## Aim of the task
Reproduce, word for word, the stretch of the items below from the line containing "Is [152,65] further" through the final line.

## Excerpted data
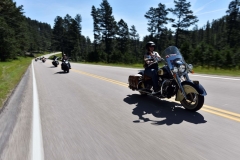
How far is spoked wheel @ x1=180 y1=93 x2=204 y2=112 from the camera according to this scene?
16.3 ft

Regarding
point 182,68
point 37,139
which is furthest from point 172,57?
point 37,139

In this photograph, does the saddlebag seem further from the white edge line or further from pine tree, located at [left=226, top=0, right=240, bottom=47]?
pine tree, located at [left=226, top=0, right=240, bottom=47]

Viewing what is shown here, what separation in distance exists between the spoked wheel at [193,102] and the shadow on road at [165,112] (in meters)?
0.13

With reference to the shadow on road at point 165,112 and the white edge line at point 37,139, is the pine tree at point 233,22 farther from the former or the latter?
the white edge line at point 37,139

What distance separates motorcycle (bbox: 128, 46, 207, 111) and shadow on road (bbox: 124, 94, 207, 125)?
0.93ft

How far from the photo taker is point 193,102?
5.32 metres

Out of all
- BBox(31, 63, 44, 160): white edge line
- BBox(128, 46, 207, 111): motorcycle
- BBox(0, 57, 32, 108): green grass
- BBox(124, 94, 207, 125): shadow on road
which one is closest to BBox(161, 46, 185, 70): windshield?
BBox(128, 46, 207, 111): motorcycle

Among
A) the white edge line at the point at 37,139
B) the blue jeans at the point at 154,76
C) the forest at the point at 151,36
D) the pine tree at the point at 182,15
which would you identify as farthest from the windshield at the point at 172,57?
the pine tree at the point at 182,15

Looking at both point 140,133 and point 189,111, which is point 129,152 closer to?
point 140,133

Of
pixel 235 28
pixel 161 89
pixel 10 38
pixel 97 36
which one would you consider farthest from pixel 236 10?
pixel 161 89

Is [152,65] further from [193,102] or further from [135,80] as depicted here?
[193,102]

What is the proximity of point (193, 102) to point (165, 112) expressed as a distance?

## Solution for this problem
Is [152,65] further from [193,102] or further from [135,80] as depicted here?
[193,102]

What is the proximity of point (193, 102) to point (165, 112) expressed as a distance?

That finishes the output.